> [Task brief] Copy exactly, and only, the lines from the line containing "Apartamento Dreamhomesbymaria Marbella" through the last line of the records below, both included, and leave out any pictures.

========

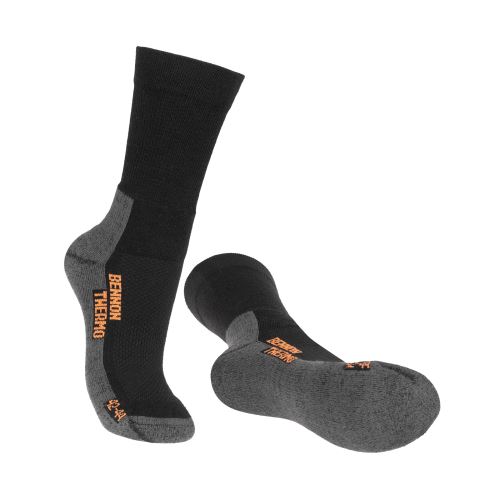 TREK SOCK MERINO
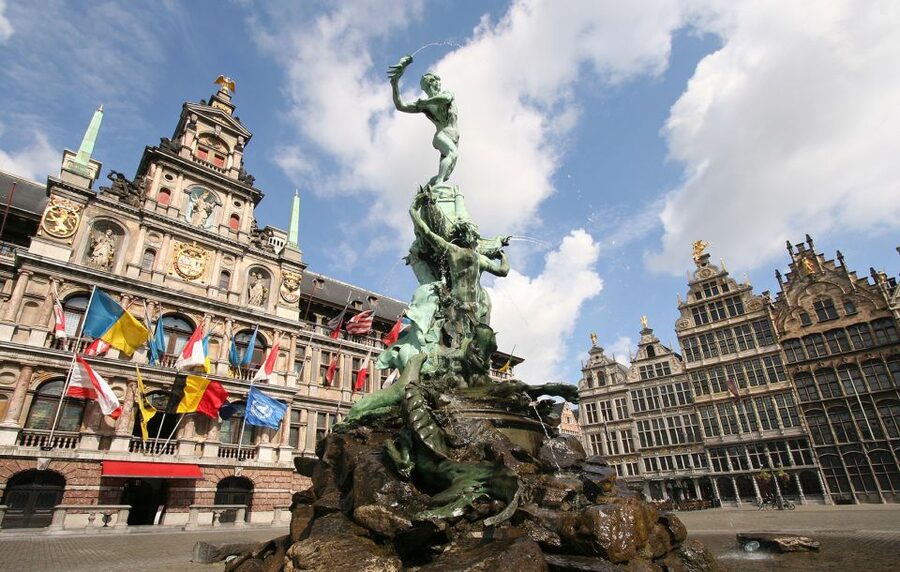 From Brussels: Full-Day Antwerp and Ghent Guided Tour - Key Things You Should Know Before You Go
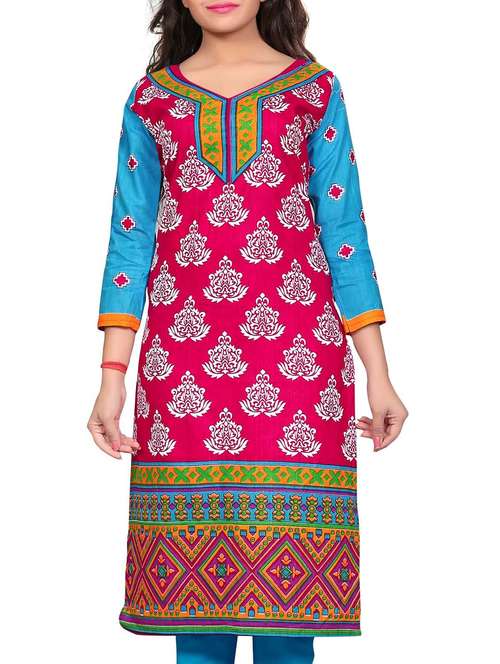 limeroad kurtis below 300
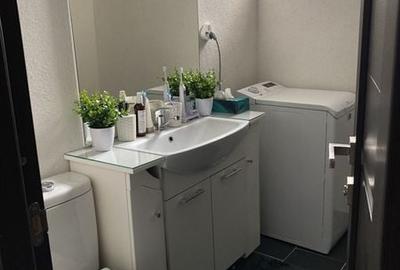 Apartament cu 2 camere decomandat în Mărăști - 2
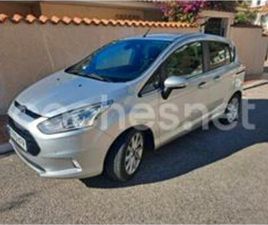 FORD B-MAX FORD BMAX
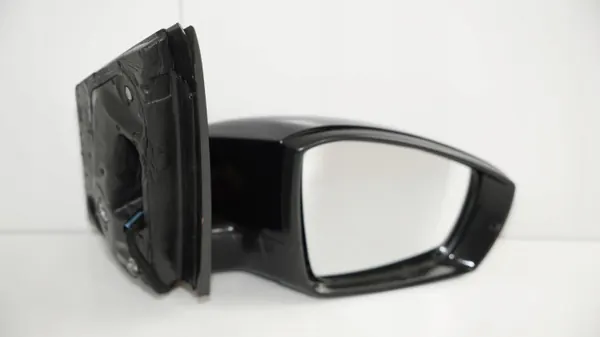 Höger spegel OEM 360191216 för VW Polo 6R 09-15 image 2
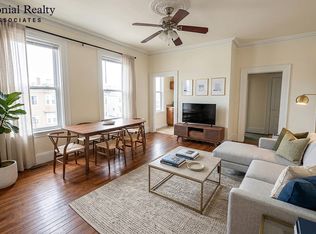 38 Allston St #1, Allston, MA 02134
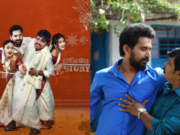 Sodhara Movie Release : ఏప్రిల్ 11న ప్రపంచవ్యాప్తంగా విడుదల కాబోతున్న సంపూర్ణేష్ బాబు ‘సోదరా Sampoornesh Babu, Sodara movie, Telugu film, Sanjosh, brotherhood movie, Telugu entertainment, Sampoornesh Babu film, Telugu cinema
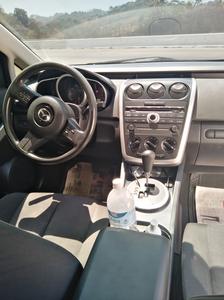 Mazda CX-7 • 2007 • 143,000 km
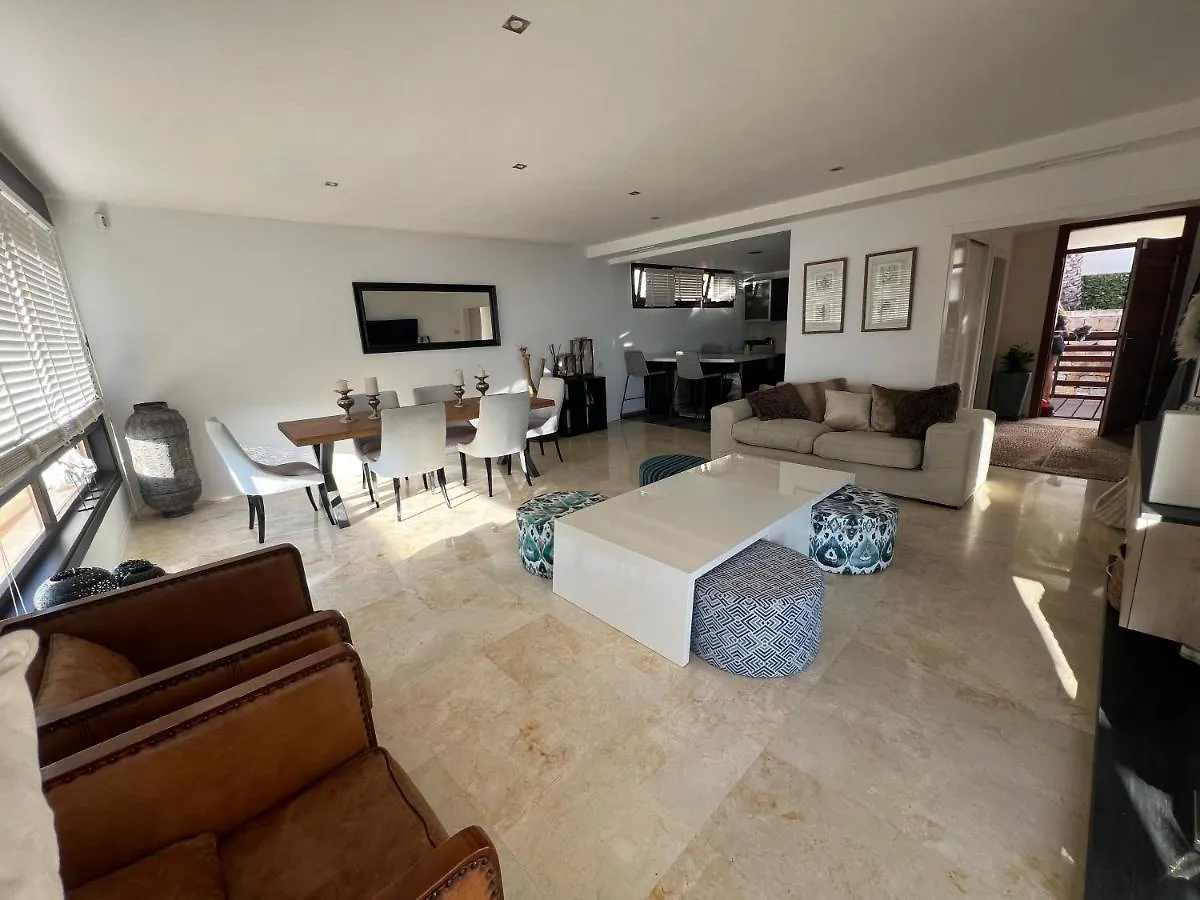 Apartamento Dreamhomesbymaria Marbella España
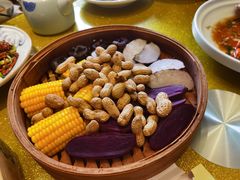 五谷丰登-老灶味道·本帮菜(昌平路店)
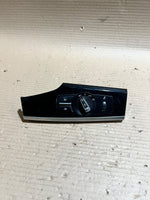 Load image into Gallery viewer, BMW X3 F25 X4 F26 5 Series F10 F11 F07 Headlight Light Control Switch 9346841 OEM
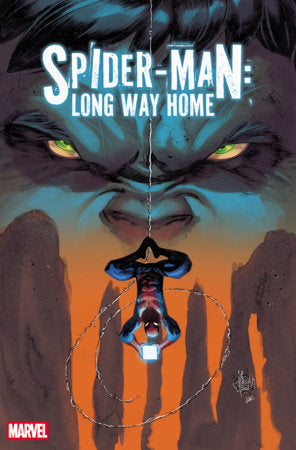 Spider-Man: Long Way Home #4 - Adam Kubert Main Cvr (Pre-Order) C37-P41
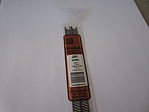 Plastruct Slanted Railing 9/32'' (2)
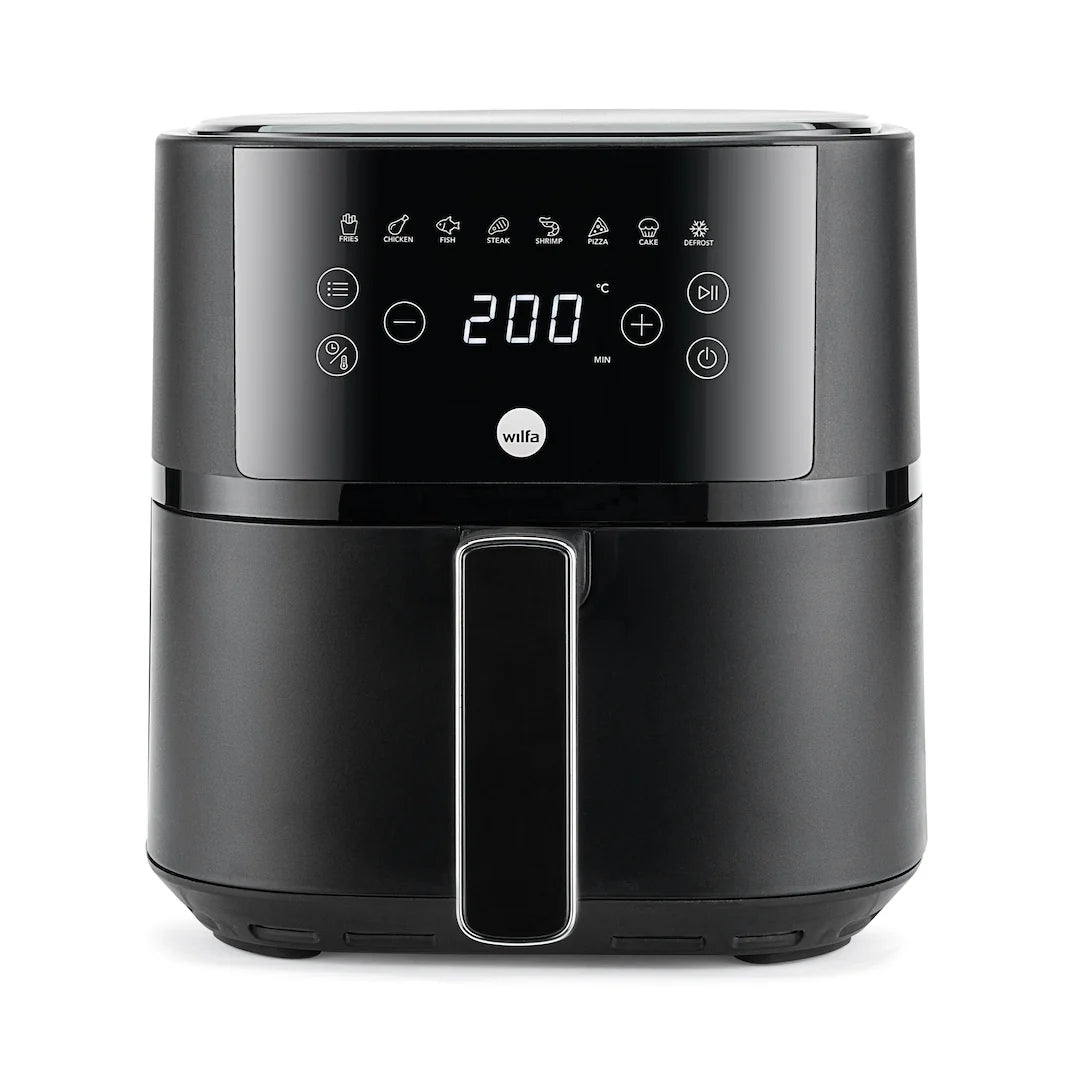 Wilfa Air Fryer DAILY 4L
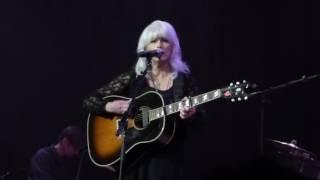 Emmylou Harris, Every Grain of Sand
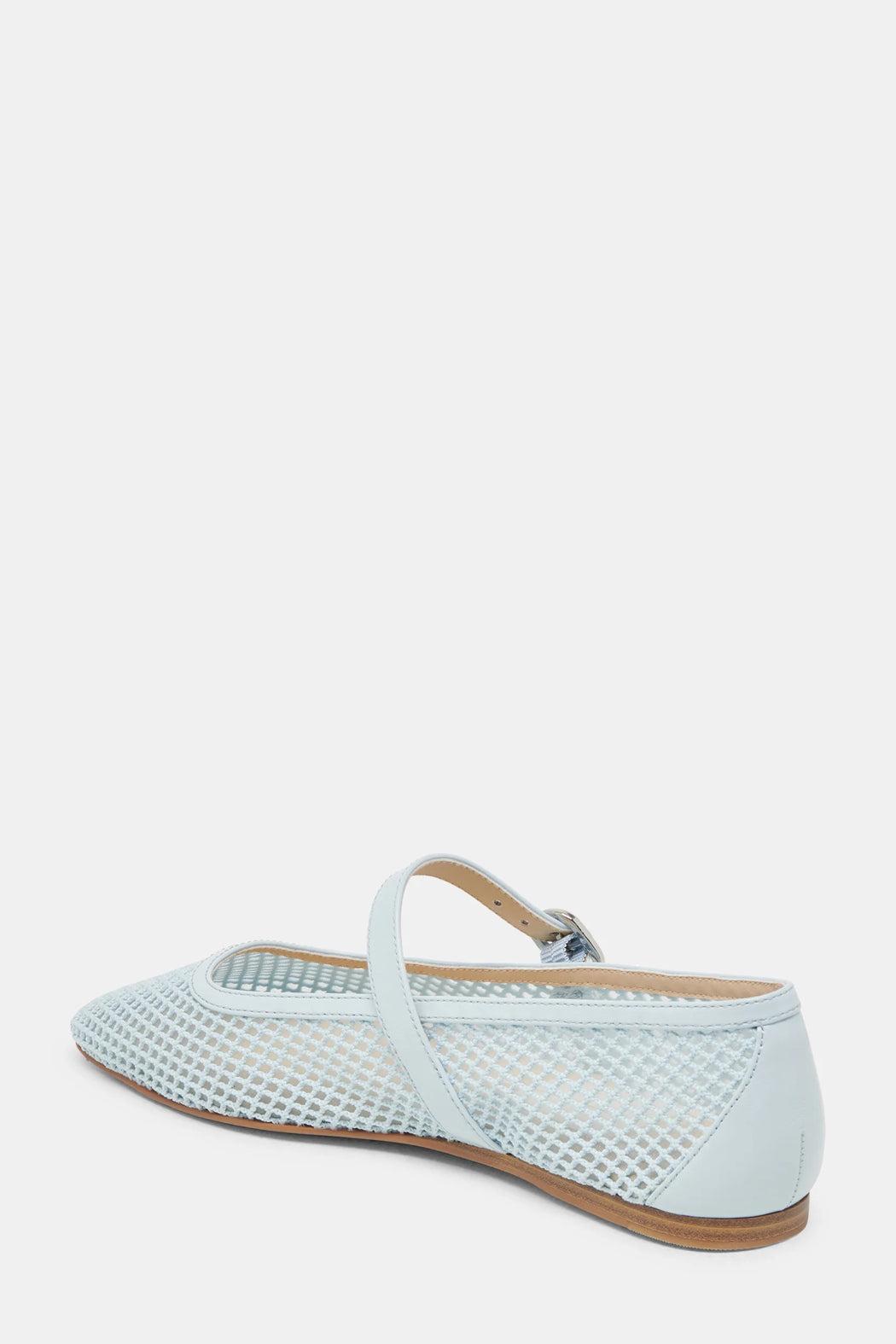 Rodni Mesh Ballet Flat Product Image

========

> [Written solution]
 Apartamento Dreamhomesbymaria Marbella España
 五谷丰登-老灶味道·本帮菜(昌平路店)
 Load image into Gallery viewer, BMW X3 F25 X4 F26 5 Series F10 F11 F07 Headlight Light Control Switch 9346841 OEM
 Spider-Man: Long Way Home #4 - Adam Kubert Main Cvr (Pre-Order) C37-P41
 Plastruct Slanted Railing 9/32'' (2)
 Wilfa Air Fryer DAILY 4L
 Emmylou Harris, Every Grain of Sand
 Rodni Mesh Ballet Flat Product Image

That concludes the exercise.